The donation will fund community engagement initiatives; improve monitoring of the elephant population and its behaviour; resolve elephant conflict mitigation to limit damage caused to farmers and residential properties; as well as programmes and training designed to incentivise communities, helping them to understand the economic potential of the elephants, which adds significant value to Nami- bia’s tourism offering.

Accor chief executive Mark Willis said they co-founded the CCFA to help rural African communities that live among wild animals with sustainable management wildlife systems and community empowerment initiatives.
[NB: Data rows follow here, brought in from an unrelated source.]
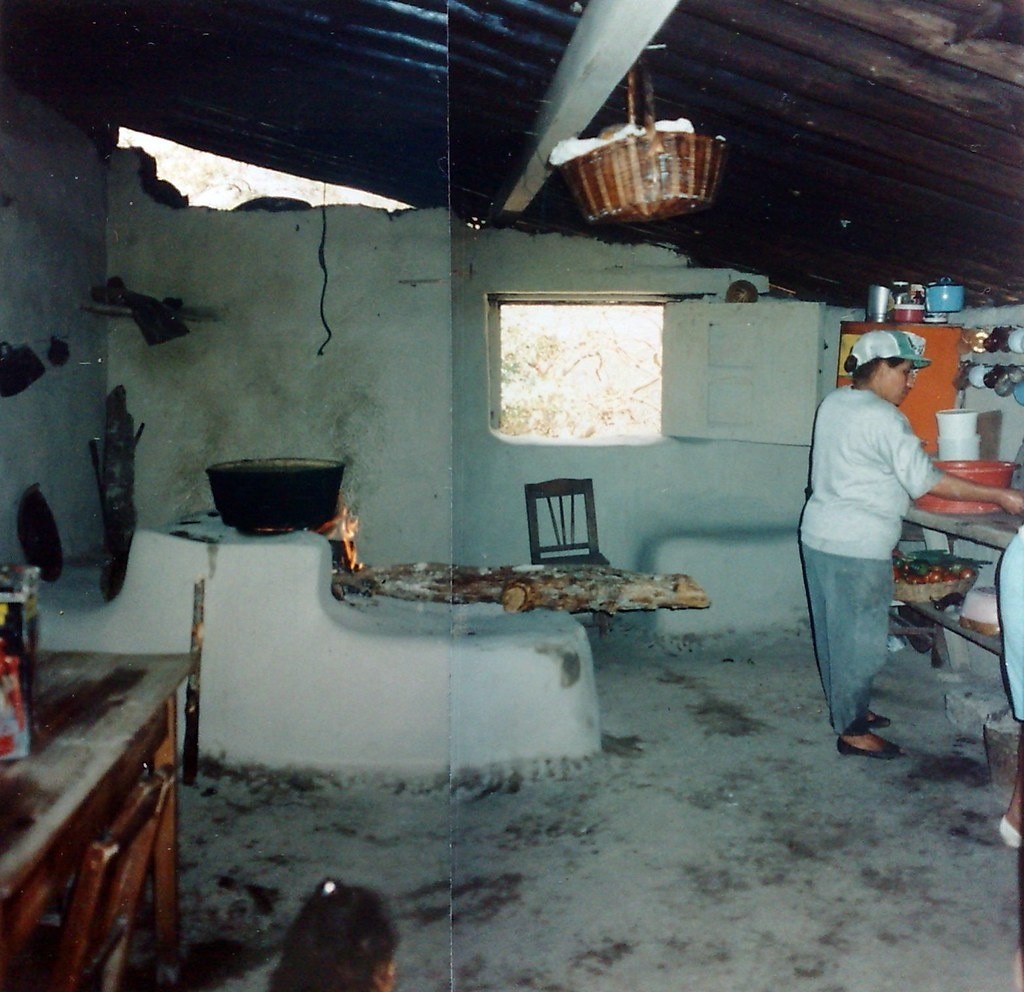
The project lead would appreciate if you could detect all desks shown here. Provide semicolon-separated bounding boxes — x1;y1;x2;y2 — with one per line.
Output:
1;650;198;992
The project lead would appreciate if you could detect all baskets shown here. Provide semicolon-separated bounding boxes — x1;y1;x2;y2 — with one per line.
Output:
560;57;727;223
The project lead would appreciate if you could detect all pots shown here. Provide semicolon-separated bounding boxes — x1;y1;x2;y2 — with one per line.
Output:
17;483;65;585
204;456;346;532
922;276;966;313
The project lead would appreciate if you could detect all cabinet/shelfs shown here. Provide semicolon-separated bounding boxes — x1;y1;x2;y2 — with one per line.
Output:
899;496;1024;657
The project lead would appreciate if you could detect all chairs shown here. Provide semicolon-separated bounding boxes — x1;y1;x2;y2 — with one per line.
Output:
2;762;178;992
524;479;610;640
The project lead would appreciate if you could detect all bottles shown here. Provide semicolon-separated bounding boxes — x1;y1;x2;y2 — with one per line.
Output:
892;280;925;305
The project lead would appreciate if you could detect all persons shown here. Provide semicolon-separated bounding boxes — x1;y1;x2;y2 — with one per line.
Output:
997;525;1024;850
269;877;399;992
800;329;1024;761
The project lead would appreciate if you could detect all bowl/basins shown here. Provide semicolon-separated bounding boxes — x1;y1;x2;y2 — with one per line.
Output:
960;585;998;625
913;458;1021;514
892;305;925;323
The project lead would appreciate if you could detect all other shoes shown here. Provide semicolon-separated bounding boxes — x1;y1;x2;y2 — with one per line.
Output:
998;815;1024;848
838;733;905;758
866;710;891;729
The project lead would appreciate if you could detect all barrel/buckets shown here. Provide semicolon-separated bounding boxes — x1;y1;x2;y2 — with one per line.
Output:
934;408;982;460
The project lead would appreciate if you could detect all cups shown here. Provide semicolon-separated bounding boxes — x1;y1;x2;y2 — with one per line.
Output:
866;278;890;323
952;327;1024;397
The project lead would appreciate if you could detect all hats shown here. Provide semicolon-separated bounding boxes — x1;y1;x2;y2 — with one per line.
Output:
849;327;931;377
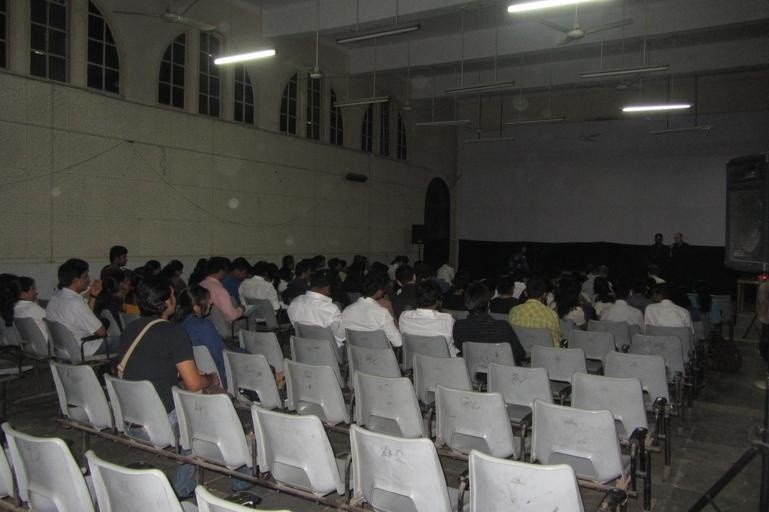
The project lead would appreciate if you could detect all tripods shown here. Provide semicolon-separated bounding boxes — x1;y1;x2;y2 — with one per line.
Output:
688;377;769;511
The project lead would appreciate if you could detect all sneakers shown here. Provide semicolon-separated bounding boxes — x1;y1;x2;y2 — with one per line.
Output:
754;378;769;390
232;471;271;491
176;490;194;500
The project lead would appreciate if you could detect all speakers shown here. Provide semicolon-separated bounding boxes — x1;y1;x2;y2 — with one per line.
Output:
723;151;769;274
412;225;427;244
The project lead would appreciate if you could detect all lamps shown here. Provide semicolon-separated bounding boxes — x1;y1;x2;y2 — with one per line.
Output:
619;77;692;112
578;2;670;78
415;65;471;126
213;3;276;65
504;85;565;125
333;40;391;107
337;1;421;45
444;9;515;94
649;77;711;135
509;0;577;14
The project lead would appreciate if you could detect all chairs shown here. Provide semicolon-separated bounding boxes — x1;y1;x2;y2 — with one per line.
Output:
1;261;713;511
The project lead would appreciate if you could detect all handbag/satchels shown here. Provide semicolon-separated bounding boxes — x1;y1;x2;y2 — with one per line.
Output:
707;335;743;372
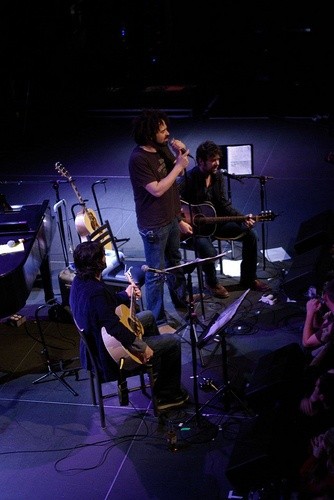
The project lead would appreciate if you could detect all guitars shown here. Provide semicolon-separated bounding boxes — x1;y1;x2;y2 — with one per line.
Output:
101;271;149;371
53;161;115;251
179;203;277;238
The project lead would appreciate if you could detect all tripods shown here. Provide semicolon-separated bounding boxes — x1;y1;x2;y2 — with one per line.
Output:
30;297;79;396
182;291;258;425
158;250;225;367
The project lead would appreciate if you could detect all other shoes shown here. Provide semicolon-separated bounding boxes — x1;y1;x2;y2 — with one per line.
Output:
151;388;189;410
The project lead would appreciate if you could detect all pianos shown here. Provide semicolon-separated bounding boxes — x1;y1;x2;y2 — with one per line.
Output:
0;199;57;320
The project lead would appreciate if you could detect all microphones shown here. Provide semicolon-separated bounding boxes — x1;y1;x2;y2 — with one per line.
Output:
170;140;193;158
141;264;173;275
219;169;240;182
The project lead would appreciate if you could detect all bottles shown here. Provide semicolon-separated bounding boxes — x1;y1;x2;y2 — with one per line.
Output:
167;419;178;453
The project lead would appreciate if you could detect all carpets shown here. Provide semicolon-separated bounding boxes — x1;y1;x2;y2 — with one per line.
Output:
0;320;83;373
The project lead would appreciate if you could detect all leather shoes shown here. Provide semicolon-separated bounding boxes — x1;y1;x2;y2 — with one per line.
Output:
240;278;268;290
211;283;230;298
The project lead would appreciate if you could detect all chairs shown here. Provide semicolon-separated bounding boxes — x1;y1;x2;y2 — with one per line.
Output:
73;316;157;428
179;211;223;289
88;220;149;310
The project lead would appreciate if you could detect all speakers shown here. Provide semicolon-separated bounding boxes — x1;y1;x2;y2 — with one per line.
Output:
280;245;334;297
293;208;334;256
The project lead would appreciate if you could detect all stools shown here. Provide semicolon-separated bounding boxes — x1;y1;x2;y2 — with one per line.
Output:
58;266;78;306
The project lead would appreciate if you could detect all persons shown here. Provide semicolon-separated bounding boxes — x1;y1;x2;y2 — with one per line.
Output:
129;108;207;337
262;279;334;500
180;141;269;298
69;242;190;409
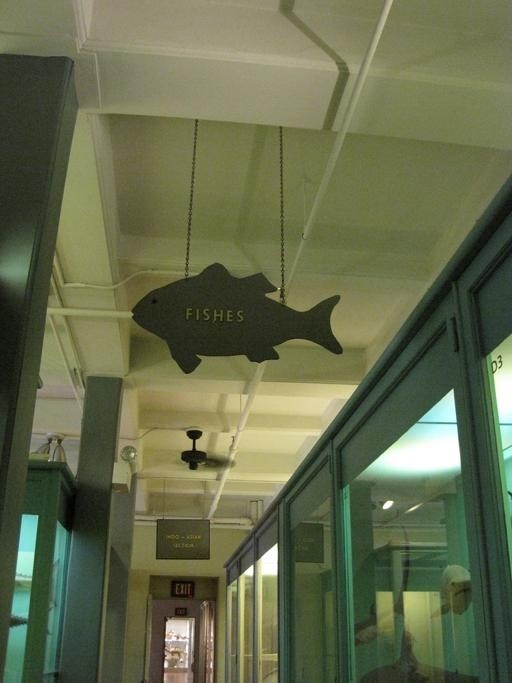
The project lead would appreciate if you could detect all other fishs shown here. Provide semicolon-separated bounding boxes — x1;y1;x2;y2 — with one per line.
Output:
430;563;474;618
“The IRDNC’s project encapsulates all that we set out to achieve by helping residents in Namibia’s Kunene region with their native elephant population, and seeing them within a larger context of preservation as well as delivering economic benefits through tourism.”

Mantis Group chairman Adrian Gardiner said: “The IRDNC has a proven track record in not only preserving but increasing Namibia’s wildlife populations through its education initiatives, and this champions the CCFA’s mission to encourage rural African communities to take an active role in wildlife ownership and management.”

The IRDNC met stringent criteria, which included technical soundness and expected long-term results, effective project management measures, organisational capacity and experience, and the potential to benefit the tourism industry and promote sustainability.